= Arsinoe (mythology) =

Name of multiple mythological figures

In Greek mythology, Arsinoe, sometimes spelled Arsinoë, (/grc/; Ἀρσινόη) was the name of the following individuals.

- Arsinoe, one of the Nysiads (Dodonides), nurses of the infant Dionysus in Mount Nysa.
- Arsinoe, daughter of Leucippus and possibly Philodice. She was also the sister of Hilaeira and Phoebe, who were abducted by the Dioscuri. By the god Apollo, Arsinoe bore Asclepius, 'leader of men' and Eriopis 'with the lovely hair'. Otherwise, the mother of Asclepius was called Coronis, daughter of Phlegyas because it is said that Asclepius being the son of Arsinoe, was a fiction invented by Hesiod, or by one of Hesiod's interpolators, just to please the Messenians, with Apollo himself admitting that Coronis was the mother of Asclepius. At Sparta she had a sanctuary and was worshipped as a heroine.
- Arsinoe, one of the Minyades, according to Plutarch. These daughter of Minyas were struck with madness and having conceived a greedy appetite for man's flesh, cast lots accordingly for their children to see who they were going to eat. Whereupon it fell to Leucippe's lot to produce her son Hippasus to be cut in pieces.

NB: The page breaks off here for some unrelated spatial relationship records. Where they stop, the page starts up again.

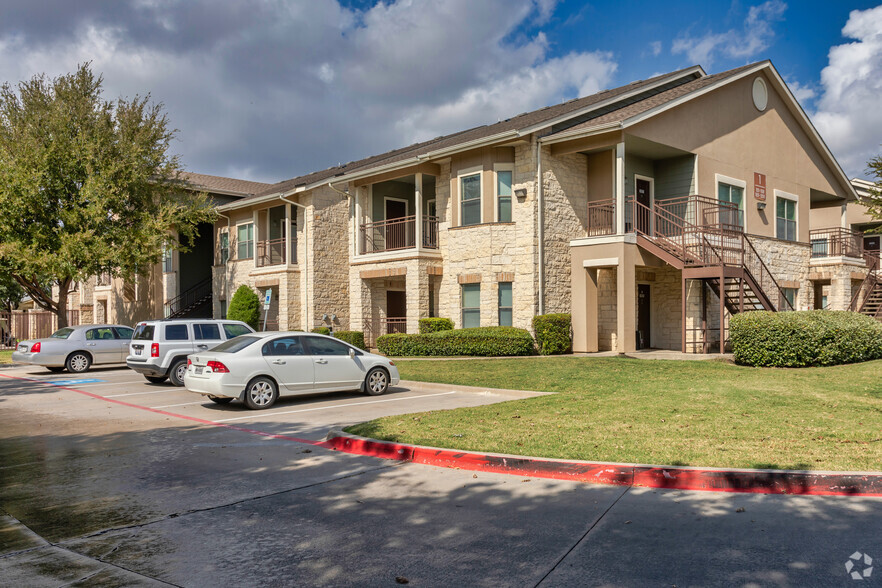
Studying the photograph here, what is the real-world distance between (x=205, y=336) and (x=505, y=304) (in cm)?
965

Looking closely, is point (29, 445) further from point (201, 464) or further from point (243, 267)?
point (243, 267)

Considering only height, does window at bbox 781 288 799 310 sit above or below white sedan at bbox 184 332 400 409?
above

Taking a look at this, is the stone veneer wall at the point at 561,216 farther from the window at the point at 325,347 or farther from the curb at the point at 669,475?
the curb at the point at 669,475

- Arsinoe or Alphesiboea, daughter of Phegeus, king of Psophis in Arcadia and sister of Pronous and Agenor. She was the wife of Alcmaeon, leader of the Epigoni by whom she bore a son, Clytius. After Alcmaeon was purified from blood guilt by Phegeus for murdering his own mother Eriphyle, Arsinoe was given in marriage to the hero who received from him the necklace of Harmonia. Later on, her brothers, Pronous and Agenor killed Alcmaeon at the instigation of their father. When Arsinoe condemned them of the act, they clapped her into a chest and carried her to Tegea. There they gave her as a slave to Agapenor, falsely accusing her of her husband's murder. Eventually, retribution came when the sons of Alcmaeon, Amphoterus and Acarnan slew their father's murderers and also Phegeus and his wife.

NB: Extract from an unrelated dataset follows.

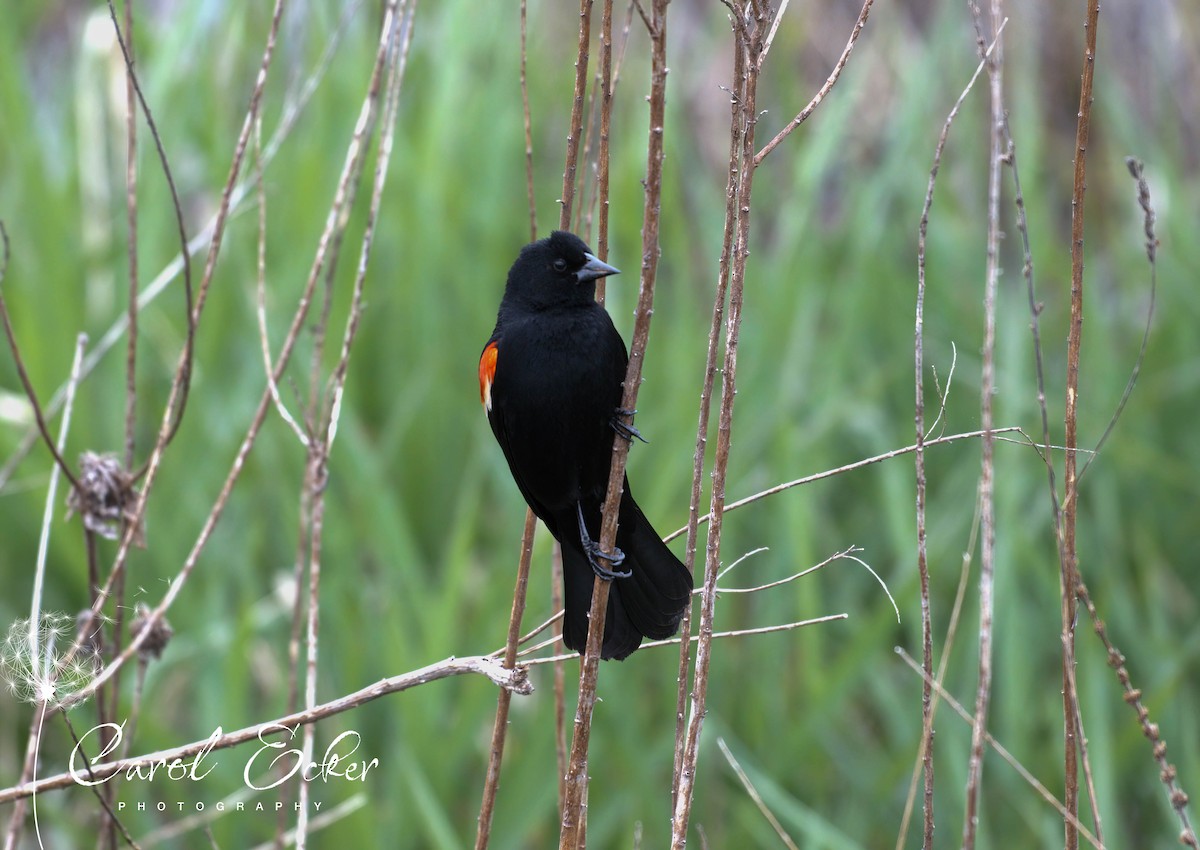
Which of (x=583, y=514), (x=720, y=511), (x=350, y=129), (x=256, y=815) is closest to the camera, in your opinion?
(x=720, y=511)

- Arsinoe, nurse of Orestes who saved him from the hands of his mother Clytemnestra, and carried him to the aged Strophius, the father of Pylades. Other traditions called this nurse Laodameia.
- Arsinoe, daughter of King Nicocreon of Salamis in Cyprus. Arceophon wooed her, but he was rejected, so he killed himself in despair. When Arsinoe leaned out of the window to take a look at the funeral ceremony, Aphrodite turned her into stone.